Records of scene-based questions
[start]

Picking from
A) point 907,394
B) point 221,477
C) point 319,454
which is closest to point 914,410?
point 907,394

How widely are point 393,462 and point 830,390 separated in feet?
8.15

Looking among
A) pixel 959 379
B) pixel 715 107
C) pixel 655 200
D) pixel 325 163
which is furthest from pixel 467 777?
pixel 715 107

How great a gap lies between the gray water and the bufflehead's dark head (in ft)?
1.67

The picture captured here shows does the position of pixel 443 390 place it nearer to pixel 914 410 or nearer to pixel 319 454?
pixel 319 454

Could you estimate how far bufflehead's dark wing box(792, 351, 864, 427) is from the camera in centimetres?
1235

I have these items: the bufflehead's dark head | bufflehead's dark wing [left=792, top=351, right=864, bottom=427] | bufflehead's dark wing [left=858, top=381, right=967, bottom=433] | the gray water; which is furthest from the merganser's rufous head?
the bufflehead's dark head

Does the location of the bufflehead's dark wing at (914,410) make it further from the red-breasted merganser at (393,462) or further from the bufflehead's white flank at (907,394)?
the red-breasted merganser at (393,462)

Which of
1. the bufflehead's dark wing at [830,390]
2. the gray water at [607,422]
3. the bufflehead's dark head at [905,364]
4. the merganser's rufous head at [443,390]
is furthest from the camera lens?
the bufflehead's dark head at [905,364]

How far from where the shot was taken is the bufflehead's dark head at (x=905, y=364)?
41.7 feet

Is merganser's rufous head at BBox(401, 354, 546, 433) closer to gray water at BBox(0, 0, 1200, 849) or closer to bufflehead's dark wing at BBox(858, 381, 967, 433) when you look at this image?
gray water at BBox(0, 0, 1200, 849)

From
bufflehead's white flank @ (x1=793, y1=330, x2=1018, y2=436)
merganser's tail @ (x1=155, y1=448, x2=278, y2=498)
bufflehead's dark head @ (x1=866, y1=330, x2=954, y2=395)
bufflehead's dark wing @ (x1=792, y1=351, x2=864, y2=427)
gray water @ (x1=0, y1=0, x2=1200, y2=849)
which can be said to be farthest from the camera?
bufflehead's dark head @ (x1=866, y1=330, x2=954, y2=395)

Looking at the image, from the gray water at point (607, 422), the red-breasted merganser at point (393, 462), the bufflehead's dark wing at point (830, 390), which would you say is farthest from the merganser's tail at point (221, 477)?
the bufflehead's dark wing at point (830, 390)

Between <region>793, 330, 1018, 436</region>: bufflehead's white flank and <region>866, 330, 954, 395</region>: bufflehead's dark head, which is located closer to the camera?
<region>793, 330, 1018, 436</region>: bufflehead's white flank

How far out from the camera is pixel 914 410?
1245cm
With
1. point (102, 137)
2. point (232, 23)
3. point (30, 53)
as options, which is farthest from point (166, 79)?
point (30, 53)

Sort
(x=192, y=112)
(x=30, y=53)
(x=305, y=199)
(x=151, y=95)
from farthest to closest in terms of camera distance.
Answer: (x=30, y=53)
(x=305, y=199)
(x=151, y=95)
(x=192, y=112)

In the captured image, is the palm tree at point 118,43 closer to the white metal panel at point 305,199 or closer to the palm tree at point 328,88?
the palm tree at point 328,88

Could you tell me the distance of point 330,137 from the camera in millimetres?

[end]

§ Task objective
Extract the complete data, matching each line exactly.

§ Answer to this task
Picking from
A) point 907,394
B) point 221,477
C) point 319,454
which is closest to point 914,410?
point 907,394

How widely are point 393,462 and point 830,390 separated in feet?
8.15

Looking among
A) pixel 959 379
B) pixel 715 107
C) pixel 655 200
D) pixel 325 163
which is furthest from pixel 467 777?
pixel 715 107

How great a gap lies between the gray water and the bufflehead's dark head (in ft)?
1.67

The picture captured here shows does the position of pixel 443 390 place it nearer to pixel 914 410 or nearer to pixel 319 454?
pixel 319 454

Could you estimate how far bufflehead's dark wing box(792, 351, 864, 427) is from the camera in centimetres?
1235

I have these items: the bufflehead's dark head | bufflehead's dark wing [left=792, top=351, right=864, bottom=427] | bufflehead's dark wing [left=858, top=381, right=967, bottom=433] | the gray water; which is furthest from the merganser's rufous head?
the bufflehead's dark head

Does the location of the bufflehead's dark wing at (914,410) make it further from the red-breasted merganser at (393,462) or further from the bufflehead's white flank at (907,394)?
the red-breasted merganser at (393,462)

Which of
1. the bufflehead's dark wing at [830,390]
2. the gray water at [607,422]
3. the bufflehead's dark head at [905,364]
4. the merganser's rufous head at [443,390]
is furthest from the camera lens?
the bufflehead's dark head at [905,364]

How far from where the shot was taken is the bufflehead's dark head at (x=905, y=364)?
41.7 feet

Is merganser's rufous head at BBox(401, 354, 546, 433) closer to gray water at BBox(0, 0, 1200, 849) or closer to bufflehead's dark wing at BBox(858, 381, 967, 433) when you look at this image?
gray water at BBox(0, 0, 1200, 849)

From
bufflehead's white flank @ (x1=793, y1=330, x2=1018, y2=436)
merganser's tail @ (x1=155, y1=448, x2=278, y2=498)
bufflehead's dark head @ (x1=866, y1=330, x2=954, y2=395)
bufflehead's dark wing @ (x1=792, y1=351, x2=864, y2=427)
gray water @ (x1=0, y1=0, x2=1200, y2=849)
which can be said to be farthest from the camera?
bufflehead's dark head @ (x1=866, y1=330, x2=954, y2=395)

Looking at the image, from the gray water at point (607, 422), the red-breasted merganser at point (393, 462), the bufflehead's dark wing at point (830, 390), which would you say is farthest from the merganser's tail at point (221, 477)?
the bufflehead's dark wing at point (830, 390)

Between <region>793, 330, 1018, 436</region>: bufflehead's white flank and <region>866, 330, 954, 395</region>: bufflehead's dark head, which is located closer to the camera?
<region>793, 330, 1018, 436</region>: bufflehead's white flank

How far out from the camera is pixel 914 410?
1245cm
With
1. point (102, 137)
2. point (232, 23)
3. point (30, 53)
as options, which is farthest from point (166, 79)?
point (30, 53)

Sort
(x=192, y=112)
(x=30, y=53)
(x=305, y=199)
(x=151, y=95)
from farthest to closest in terms of camera distance.
Answer: (x=30, y=53)
(x=305, y=199)
(x=151, y=95)
(x=192, y=112)

In the captured image, is the palm tree at point 118,43 closer to the white metal panel at point 305,199 or closer to the palm tree at point 328,88?
the palm tree at point 328,88

Could you tell me the distance of point 330,137 from the camera in millimetres?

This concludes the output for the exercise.